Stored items
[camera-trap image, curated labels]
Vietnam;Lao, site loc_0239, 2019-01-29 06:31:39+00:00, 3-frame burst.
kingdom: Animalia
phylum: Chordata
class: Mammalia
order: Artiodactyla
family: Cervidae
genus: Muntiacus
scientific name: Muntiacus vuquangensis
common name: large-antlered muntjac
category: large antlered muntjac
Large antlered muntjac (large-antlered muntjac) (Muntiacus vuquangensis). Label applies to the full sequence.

### [THE PROBLEM]
The records above are to be repeated in full, word for word.

### [TASK SOLUTION]
[camera-trap image, curated labels]
Vietnam;Lao, site loc_0239, 2019-01-29 06:31:39+00:00, 3-frame burst.
kingdom: Animalia
phylum: Chordata
class: Mammalia
order: Artiodactyla
family: Cervidae
genus: Muntiacus
scientific name: Muntiacus vuquangensis
common name: large-antlered muntjac
category: large antlered muntjac
Large antlered muntjac (large-antlered muntjac) (Muntiacus vuquangensis). Label applies to the full sequence.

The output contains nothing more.